Source text:
I do not wish to postpone everything until Report Stage. Ultimately, responsibility for it lies with the Minister for Arts, Heritage and the Gaeltacht and the various bodies that are in charge of it. They have responsibility for it.

Then allow the Minister to-----

I do not wish to duplicate. The Forestry Bill pertains to forestry and its purpose is to help more people to become involved in planting forests on land that has been left idle and to make it easy for them. One of the biggest issues about which people have spoken to me over the six months since I took this job has been how difficult it was to get into forestry. This Bill is about making it amenable for people to plant land that is under-used right around the country, which could be beneficial, particularly in rural areas. Much of it is in County Clare. That is the point. The Government wishes to avoid duplication with the other Department and that is the point that is being made.

As for stating it is the responsibility of one Minister, ultimately it is the responsibility of the State to protect its environment and to encourage forestry. That is, it has the responsibility to do both. As for nitpicking by stating this is the responsibility of one Minister and that is the responsibility of another, I note members are in committee to bring forward legislation that works and not just for today or tomorrow. The legislation members are seeking to repeal here is from 1946. If this Bill is to last for 90 years, will there be a Minister for Agriculture, Food and the Marine or a Minister for Arts, Heritage and the Gaeltacht?

Ministers change every couple of years, or rather the contours of Departments change.

I take it from what the Minister of State said that it is more desirable for the Department of Arts, Heritage and the Gaeltacht to designate ancient woodlands as SACs and thus protect them that way. Surely a Forestry Bill should protect such forests, without having to go through the whole process of the SAC designation, everything that entails and the negative connotations in that regard among farmers and rural communities. This Forestry Bill could protect those forests which are of interest. Is it conceivable that somebody could apply for a felling licence for an ancient established forest, proposing to replace it with a Sitka spruce or an evergreen forest, which would be acceptable under this legislation, if the forest had not been designated as an SAC? I do not think that is what any of us intend in this regard. It is important to protect forests also.

I think the question is whether the felling licence allows for control over-----

There is a second issue. If one sowed a crop of Sitka spruce ten years ago, got planning permission and engaged with the forestry service, one can be refused a licence. It is something to which we will come later but even if one engages with planning and does everything right, one can be refused a felling licence with no compensation.

We will deal with that later on.

It is related to this issue. One could be refused a felling licence without any compensation in the same way somebody could be refused a felling licence in respect of a forest that is 400 years old without compensation. They are two very different entities and we need to separate a commercial crop from ancient woodland.

My understanding is that we will deal with this in section 11 on the protection of the environment.

The Minister of State made the point that we will deal with this later on. How stands amendment No. 1?

I want to table it again on Report Stage.

If it is not pushed to a vote today and lost, the Deputy can do so.

It can be pressed and then withdrawn. Is that the procedure?

Once anything is raised on Committee Stage, it can be subject of an amendment on Report Stage.

It can be pressed but if it is put to a vote and defeated, it cannot be tabled again.

If one presses an amendment, one has to call for a vote.

The procedure here is that I run the meeting. Is that okay? How stands amendment No. 1?

Given data:
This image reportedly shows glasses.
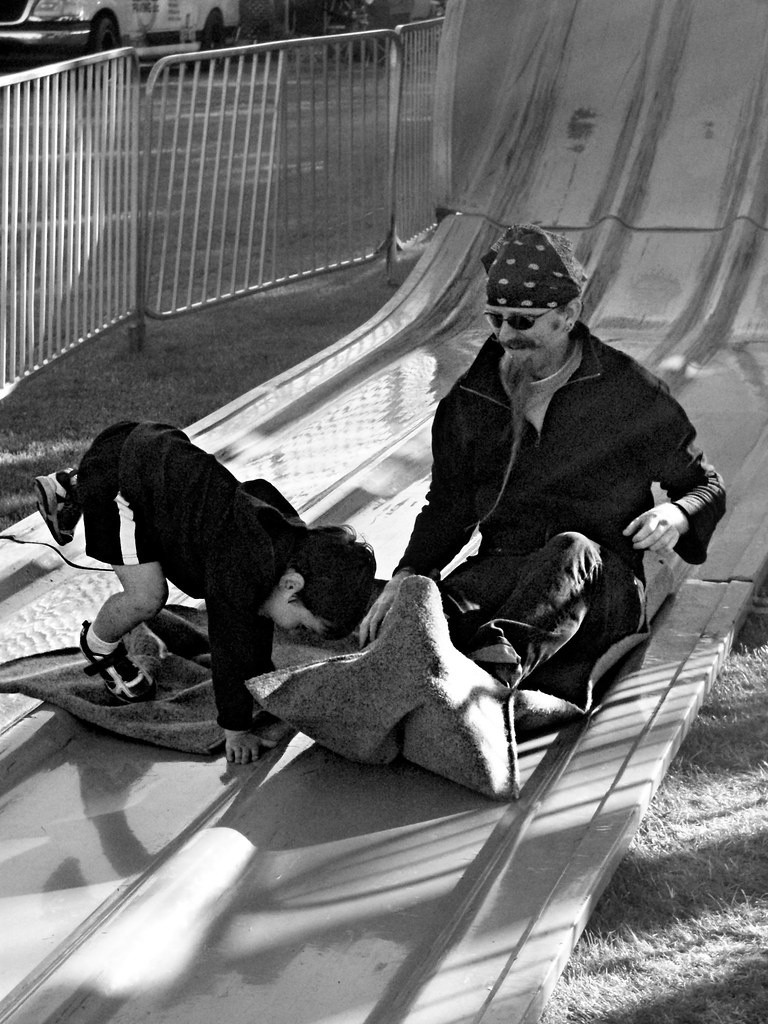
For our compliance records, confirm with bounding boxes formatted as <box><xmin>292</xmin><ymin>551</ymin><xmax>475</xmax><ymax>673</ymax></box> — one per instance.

Task details: In the debate on the Forestry Bill, what year is the legislation that members are seeking to repeal from?

Answer to this problem: It is from 1946.